Japan, Philippine Leaders Set to Agree Defense Deal under OSA Framework

The Yomiuri Shimbun
Prime Minister Fumio Kishida speaks to reporters at Haneda Airport on Friday

MANILA — Prime Minister Fumio Kishida is expected to agree to provide defense-related equipment to the Philippines under a new assistance framework during a meeting with Philippine President Ferdinand Marcos Jr. in Manila on Friday evening.

Japan envisages providing the Philippines with small patrol vessels, radar equipment and other grant aid under the new Official Security Assistance (OSA) framework.

If the deal comes to fruition, it will be the first time for the Japanese government to apply the framework, allowing it to extend grant aid comprising defense equipment and supplies to like-minded countries with shared objectives.

Japan hopes such assistance will strengthen security ties with the Philippines, which has been at odds with China over territorial rights in the South China Sea, with an eye on Beijing’s increasingly hegemonic moves.
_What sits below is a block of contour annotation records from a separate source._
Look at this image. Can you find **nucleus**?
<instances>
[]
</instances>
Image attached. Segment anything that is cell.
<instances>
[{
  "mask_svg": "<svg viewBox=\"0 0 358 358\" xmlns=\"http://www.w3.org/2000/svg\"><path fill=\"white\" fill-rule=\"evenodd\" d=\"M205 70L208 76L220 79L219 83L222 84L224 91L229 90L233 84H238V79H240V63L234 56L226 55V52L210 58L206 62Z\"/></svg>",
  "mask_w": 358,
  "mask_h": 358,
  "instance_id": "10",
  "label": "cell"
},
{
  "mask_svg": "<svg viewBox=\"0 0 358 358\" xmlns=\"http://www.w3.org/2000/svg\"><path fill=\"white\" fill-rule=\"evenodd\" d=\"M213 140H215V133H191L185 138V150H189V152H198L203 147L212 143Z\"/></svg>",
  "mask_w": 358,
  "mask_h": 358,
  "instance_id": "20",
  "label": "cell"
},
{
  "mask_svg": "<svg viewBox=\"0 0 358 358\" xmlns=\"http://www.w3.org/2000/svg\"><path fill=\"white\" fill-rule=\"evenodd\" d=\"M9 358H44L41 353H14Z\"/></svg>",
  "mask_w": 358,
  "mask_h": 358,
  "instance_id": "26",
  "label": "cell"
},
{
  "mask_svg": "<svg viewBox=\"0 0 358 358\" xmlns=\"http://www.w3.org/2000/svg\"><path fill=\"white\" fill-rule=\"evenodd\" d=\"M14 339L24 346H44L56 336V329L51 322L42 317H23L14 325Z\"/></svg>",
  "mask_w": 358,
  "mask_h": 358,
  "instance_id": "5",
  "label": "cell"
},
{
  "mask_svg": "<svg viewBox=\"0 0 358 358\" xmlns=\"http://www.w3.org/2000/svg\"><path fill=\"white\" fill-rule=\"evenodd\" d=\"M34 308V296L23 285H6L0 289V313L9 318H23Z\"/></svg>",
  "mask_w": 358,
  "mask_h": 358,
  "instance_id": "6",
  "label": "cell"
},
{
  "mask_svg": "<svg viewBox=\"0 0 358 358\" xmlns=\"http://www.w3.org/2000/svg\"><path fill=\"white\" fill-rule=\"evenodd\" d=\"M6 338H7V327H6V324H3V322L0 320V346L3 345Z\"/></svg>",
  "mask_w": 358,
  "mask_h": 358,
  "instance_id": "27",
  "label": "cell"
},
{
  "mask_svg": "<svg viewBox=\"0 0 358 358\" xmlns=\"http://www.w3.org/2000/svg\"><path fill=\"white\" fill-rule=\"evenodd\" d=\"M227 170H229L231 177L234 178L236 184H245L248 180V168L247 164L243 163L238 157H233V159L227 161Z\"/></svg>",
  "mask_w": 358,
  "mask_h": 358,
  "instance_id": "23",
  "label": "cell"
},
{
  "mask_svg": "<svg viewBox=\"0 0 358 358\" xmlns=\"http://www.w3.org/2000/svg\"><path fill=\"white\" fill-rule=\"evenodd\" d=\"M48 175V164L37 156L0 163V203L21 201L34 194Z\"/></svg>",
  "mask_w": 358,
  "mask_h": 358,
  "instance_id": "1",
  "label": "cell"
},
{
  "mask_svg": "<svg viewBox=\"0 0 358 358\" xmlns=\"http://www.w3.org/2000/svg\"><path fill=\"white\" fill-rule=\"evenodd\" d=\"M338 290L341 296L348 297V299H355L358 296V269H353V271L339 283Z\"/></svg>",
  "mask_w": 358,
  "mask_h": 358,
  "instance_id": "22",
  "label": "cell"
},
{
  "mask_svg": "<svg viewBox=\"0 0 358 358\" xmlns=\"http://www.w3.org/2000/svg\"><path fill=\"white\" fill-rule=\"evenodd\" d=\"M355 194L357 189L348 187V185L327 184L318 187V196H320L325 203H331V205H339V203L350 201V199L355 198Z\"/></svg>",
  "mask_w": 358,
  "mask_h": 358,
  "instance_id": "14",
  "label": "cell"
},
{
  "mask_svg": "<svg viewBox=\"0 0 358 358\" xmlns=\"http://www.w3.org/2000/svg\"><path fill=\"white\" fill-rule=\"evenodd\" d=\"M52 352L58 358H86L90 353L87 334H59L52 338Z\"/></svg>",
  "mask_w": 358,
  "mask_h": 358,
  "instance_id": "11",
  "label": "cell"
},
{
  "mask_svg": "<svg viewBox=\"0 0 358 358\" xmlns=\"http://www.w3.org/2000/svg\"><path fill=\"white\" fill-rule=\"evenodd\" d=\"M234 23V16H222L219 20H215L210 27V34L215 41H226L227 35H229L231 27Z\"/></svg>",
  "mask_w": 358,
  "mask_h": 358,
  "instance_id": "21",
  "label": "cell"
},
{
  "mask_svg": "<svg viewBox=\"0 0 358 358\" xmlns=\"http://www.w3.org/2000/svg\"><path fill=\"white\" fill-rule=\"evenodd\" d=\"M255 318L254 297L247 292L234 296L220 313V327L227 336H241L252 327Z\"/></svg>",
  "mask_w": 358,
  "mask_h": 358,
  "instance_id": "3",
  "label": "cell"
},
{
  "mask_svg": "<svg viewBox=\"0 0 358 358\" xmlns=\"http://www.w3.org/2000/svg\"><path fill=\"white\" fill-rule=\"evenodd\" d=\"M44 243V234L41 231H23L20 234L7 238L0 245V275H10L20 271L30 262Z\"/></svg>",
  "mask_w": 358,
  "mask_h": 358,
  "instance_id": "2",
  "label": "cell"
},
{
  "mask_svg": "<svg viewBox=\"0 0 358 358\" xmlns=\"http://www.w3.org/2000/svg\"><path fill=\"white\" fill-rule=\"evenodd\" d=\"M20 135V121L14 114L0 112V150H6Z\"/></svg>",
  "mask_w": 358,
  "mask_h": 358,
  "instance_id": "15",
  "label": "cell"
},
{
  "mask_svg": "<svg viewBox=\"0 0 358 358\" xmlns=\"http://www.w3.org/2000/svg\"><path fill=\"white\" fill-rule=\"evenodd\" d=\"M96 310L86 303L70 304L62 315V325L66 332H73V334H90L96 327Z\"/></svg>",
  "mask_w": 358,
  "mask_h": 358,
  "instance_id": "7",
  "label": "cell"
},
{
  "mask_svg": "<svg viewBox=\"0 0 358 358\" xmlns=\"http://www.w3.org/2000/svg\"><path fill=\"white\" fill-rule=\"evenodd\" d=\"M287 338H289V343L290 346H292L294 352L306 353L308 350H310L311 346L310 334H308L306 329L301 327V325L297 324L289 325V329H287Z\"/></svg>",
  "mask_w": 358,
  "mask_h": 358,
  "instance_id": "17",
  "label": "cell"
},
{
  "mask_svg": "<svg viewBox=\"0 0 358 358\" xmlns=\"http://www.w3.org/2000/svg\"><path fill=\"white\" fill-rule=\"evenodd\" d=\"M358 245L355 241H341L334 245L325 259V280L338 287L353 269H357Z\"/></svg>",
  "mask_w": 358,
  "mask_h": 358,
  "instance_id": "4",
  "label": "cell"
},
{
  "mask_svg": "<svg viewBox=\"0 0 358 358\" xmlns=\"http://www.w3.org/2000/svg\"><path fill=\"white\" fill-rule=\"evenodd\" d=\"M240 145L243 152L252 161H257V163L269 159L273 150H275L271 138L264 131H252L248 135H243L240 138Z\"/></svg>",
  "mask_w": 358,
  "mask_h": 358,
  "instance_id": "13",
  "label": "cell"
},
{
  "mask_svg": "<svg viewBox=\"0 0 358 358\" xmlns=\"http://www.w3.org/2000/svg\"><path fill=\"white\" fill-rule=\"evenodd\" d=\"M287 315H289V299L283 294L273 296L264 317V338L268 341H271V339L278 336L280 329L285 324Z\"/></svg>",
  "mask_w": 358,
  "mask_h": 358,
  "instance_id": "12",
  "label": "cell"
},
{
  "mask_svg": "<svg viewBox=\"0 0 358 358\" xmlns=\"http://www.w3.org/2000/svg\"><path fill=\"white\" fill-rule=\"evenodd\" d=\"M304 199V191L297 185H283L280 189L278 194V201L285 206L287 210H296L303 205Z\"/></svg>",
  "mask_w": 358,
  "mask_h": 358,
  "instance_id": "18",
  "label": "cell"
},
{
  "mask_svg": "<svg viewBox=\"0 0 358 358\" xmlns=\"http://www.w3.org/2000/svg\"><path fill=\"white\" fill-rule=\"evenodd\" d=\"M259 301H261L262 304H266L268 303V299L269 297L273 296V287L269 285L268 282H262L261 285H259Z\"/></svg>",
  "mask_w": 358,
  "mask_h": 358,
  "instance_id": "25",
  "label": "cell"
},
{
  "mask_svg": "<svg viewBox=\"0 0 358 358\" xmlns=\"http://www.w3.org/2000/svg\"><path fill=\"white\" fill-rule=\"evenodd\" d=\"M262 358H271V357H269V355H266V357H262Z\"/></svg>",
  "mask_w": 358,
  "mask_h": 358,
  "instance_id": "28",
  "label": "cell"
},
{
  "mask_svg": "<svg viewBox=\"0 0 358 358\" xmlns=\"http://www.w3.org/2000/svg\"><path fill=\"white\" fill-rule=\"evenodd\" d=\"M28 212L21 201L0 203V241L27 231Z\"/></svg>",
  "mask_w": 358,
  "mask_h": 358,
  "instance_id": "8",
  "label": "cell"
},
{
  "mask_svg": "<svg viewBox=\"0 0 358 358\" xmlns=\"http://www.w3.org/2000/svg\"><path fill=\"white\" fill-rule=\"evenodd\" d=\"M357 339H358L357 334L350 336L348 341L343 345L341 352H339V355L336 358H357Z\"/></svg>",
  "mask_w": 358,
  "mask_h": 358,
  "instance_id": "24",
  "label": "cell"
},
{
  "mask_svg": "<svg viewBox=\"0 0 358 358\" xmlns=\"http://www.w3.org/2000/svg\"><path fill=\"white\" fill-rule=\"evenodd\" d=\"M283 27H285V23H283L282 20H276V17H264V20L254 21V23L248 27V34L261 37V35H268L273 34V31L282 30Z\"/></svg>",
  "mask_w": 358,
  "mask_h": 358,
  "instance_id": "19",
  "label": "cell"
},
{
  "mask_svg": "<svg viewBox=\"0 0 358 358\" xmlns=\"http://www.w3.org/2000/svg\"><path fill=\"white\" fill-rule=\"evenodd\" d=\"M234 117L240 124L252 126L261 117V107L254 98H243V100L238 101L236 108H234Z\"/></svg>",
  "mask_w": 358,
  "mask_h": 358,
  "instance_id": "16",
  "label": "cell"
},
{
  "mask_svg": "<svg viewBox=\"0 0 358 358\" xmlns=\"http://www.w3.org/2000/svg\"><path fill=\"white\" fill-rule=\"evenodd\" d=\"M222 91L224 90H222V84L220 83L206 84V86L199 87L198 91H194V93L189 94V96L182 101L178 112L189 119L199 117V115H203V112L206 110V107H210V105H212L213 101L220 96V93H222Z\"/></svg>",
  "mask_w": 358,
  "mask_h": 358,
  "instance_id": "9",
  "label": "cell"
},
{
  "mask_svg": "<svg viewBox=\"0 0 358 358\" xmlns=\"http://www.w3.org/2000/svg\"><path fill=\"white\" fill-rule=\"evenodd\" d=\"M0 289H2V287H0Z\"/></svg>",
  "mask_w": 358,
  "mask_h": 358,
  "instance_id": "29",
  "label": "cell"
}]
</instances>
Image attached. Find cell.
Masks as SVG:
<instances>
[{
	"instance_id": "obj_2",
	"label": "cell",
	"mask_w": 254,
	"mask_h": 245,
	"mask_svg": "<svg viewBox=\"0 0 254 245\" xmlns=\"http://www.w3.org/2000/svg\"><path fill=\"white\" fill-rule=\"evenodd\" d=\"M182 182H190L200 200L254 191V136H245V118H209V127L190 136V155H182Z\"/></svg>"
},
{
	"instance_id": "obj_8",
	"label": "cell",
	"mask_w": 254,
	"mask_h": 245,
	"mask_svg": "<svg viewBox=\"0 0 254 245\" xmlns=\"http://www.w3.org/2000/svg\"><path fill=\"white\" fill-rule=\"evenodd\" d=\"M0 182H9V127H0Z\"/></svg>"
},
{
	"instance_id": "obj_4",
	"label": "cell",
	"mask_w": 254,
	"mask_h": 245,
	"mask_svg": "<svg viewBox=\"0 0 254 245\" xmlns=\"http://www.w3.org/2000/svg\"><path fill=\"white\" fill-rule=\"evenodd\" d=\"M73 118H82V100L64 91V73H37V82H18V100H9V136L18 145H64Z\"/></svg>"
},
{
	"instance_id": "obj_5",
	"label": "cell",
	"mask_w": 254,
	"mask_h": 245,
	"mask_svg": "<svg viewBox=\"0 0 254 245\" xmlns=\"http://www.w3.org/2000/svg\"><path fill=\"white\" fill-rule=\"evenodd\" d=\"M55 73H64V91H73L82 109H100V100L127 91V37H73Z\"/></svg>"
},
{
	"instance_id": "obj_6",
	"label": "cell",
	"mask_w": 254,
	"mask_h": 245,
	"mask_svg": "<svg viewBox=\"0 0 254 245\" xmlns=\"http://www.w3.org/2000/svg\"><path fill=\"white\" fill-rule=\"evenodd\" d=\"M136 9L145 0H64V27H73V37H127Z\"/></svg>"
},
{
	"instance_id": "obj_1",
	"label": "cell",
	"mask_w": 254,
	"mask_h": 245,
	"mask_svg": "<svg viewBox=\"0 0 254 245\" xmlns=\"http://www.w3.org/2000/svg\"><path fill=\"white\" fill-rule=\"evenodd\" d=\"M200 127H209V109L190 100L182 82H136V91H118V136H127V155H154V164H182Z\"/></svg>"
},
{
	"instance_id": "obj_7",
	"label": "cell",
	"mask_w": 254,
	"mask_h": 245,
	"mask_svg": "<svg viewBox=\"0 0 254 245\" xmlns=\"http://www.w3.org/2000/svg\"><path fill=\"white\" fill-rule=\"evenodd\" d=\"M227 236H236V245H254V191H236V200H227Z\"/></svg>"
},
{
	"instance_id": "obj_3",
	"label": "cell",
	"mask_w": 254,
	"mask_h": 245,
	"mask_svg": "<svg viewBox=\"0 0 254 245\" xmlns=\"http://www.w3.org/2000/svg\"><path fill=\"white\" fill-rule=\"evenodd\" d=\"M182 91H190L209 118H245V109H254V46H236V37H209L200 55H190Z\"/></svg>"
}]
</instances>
Unlike official development assistance (ODA), which is limited to nonmilitary support, the OSA program allows Japan to provide direct support for the militaries of like-minded countries by delivering defense equipment and other supplies, as well as help with developing infrastructure, among other steps.

The Japanese government referred to the introduction of the OSA framework in its National Security Strategy, which was revised last December. Four countries — the Philippines, Malaysia, Bangladesh and Fiji — have been earmarked to receive such aid this fiscal year.

The Japanese and Philippine leaders were also expected to start negotiations at Friday’s summit toward conclusion of the Reciprocal Access Agreement (RAA), which would make it easier for the Self-Defense Forces and the Philippine military to conduct joint exercises.

If the agreement is finalized, the Philippines will become the third country to ink such an understanding with Japan, following Australia and Britain.

“[Japan] aims for a world where human dignity is protected through the maintenance of a free and open international order based on the rule of law,” Kishida said at Haneda Airport on Friday ahead of his trip to the Philippines and Malaysia. “I aim to affirm cooperation [on this point] with the leaders of the two countries.”

Kishida also said he would call on his Philippine and Malaysian counterparts to cooperate on realizing a special summit between Japan and the Association of Southeast Asian Nations, planned to be held in Tokyo in December.

As part of his two-day trip, Kishida is scheduled to deliver a speech at the Philippine Congress on Saturday — a first for a Japanese prime minister. Kishida said he intended to use the occasion to present Japan’s future basic policy on Southeast Asia.

“I want to use the opportunity to send out a clear message to the international community about the future relationship between Japan and Philippines, as well as that between Japan and ASEAN,” Kishida said.

The prime minister plans to meet with Malaysian Prime Minister Anwar Ibrahim on Sunday and return to Japan later the same day.